*SOURCE EXTRACT:*
>> Start

David Matthews is convinced that South African dry red wines are getting sweeter – although their sugar levels remain the same. And he has a possible answer to the paradox.

Anyone with a wine memory going back twenty years or longer cannot fail to have observed that many South African dry red wines are becoming increasingly sweet. To an adherent of red wine which is truly dry on the palate, this is both a problem and something of a mystery: for how can a wine which shows a residual sugar level of less than 2.5 grams per litre (g/l), and is therefore technically classified as extra-dry, taste sweet or sweetish? Where does the sweetness come from if it cannot be from residual sugar?

Conventional wisdom has it that, while alcohol has a sweetish taste, it is not nearly sweet enough to have a significant effect on a wine’s sweetness, nor is glycerol, which is also known to be sweet. If this is so, the question remains unanswered.

To try to better comprehend sweetness in what are technically dry red wines, we should first look briefly at the sensations of taste as a whole. As humans, we perceive four tastes on our tongues: sweet, sour (acidity), salt and bitter. We find all of them unpleasant except for sweetness. Dry red wine contains all of these tastes, in relative proportions that have come over the course of time to define and distinguish it from other alcoholic drinks, including other types of wine.

Although we do not like the taste of bitterness, it is the most interesting and complex of the four tastes to our palates. In red wine, as we know, tannin is the principal source of bitterness and ‘dryness’, and we can understand dry red wine as the deliberate extension of tannin (and its intrinsic element of bitterness) in the wine through to the optimal limit that the counterbalancing components of acidity and sweetness will agreeably permit. The wine should not taste excessively bitter, but the bitterness of the counterbalanced tannin should suffuse it.

It is the taste of tannin, with its complex bitterness and astringency, that most characterises dry red wine and distinguishes it from white wine. It is its heart and essence. It is also an acquired taste and appeals only to the adult palate. The other basic taste components – sweetness and acidity, that is – play a major role in white wine, but in dry red wine they play a more secondary, supportive part, allowing us access to the complex and subtle virtues of tannin through their ability to mask and mitigate its excesses. When this is achieved, with no component dominating the others, the wine is in balance. Should the sweetness exceed the proportion it has historically come to have, it will smother rather than balance the tannin, and the essence of dry red wine is lost.

As the only taste that we humans naturally like, sweetness has a beguiling and enduring attraction. If one may so categorise tastes, it is an infantile preference in that infants will tolerate no other taste, while a liking for other tastes develops only with experience and time. The attraction of sweetness, however, stays with us for life and we are all susceptible to it in varying degrees. It is this attraction, I believe, that has led to the increasing sweetness in dry red wines, and the concomitant subordination of tannin. I shall look at this contention further, but first we must return to the question of what causes this encroaching sweetness if not the residual sugar.

>> End

*SHORT EXERCISE A:*
In the passage on South African dry red wines, below what residual sugar level is a wine technically classified as extra-dry?

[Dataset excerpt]
>> Start

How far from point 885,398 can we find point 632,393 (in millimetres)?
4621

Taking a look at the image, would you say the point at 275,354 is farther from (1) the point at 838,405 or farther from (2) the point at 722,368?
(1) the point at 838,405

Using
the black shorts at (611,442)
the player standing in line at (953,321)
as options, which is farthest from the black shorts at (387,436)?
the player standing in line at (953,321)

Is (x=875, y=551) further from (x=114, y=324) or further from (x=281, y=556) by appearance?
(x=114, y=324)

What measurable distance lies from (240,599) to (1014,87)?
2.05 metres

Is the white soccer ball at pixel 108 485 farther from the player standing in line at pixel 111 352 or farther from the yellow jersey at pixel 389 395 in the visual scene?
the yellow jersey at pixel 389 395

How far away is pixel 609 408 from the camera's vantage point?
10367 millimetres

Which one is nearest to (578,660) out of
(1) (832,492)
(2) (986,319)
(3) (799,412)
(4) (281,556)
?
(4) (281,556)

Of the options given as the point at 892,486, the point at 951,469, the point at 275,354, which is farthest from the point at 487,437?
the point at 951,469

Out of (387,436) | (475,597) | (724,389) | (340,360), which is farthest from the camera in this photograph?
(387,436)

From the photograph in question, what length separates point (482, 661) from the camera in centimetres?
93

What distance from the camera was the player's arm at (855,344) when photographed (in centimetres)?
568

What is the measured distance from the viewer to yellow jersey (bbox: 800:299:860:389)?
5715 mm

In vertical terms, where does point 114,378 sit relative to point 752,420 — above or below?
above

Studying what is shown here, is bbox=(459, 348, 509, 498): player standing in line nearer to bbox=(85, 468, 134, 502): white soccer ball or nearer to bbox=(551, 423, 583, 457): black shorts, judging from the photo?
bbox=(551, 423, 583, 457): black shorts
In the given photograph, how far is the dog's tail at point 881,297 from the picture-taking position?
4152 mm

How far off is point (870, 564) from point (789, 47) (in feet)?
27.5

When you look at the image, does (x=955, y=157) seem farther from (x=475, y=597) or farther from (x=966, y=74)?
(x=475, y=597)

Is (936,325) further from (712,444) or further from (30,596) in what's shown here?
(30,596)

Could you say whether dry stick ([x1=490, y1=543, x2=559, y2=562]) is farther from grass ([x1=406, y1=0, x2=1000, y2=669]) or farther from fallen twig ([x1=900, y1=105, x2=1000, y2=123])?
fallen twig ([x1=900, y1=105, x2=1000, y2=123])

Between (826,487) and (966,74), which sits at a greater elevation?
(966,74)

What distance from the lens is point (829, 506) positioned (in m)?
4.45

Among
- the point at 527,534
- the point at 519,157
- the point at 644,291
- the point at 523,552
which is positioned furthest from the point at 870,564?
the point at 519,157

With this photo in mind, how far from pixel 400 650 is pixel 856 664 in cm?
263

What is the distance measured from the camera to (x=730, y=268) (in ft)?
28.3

>> End

*SHORT EXERCISE B:*
Transcribe the rows from the very first line of the dataset excerpt through the line containing "10367 millimetres", including both ends.

*EXERCISE OUTPUT A:*
Less than 2.5 grams per litre (g/l).

*EXERCISE OUTPUT B:*
How far from point 885,398 can we find point 632,393 (in millimetres)?
4621

Taking a look at the image, would you say the point at 275,354 is farther from (1) the point at 838,405 or farther from (2) the point at 722,368?
(1) the point at 838,405

Using
the black shorts at (611,442)
the player standing in line at (953,321)
as options, which is farthest from the black shorts at (387,436)?
the player standing in line at (953,321)

Is (x=875, y=551) further from (x=114, y=324) or further from (x=281, y=556) by appearance?
(x=114, y=324)

What measurable distance lies from (240,599) to (1014,87)?
2.05 metres

Is the white soccer ball at pixel 108 485 farther from the player standing in line at pixel 111 352 or farther from the yellow jersey at pixel 389 395 in the visual scene?
the yellow jersey at pixel 389 395

How far away is pixel 609 408 from the camera's vantage point?
10367 millimetres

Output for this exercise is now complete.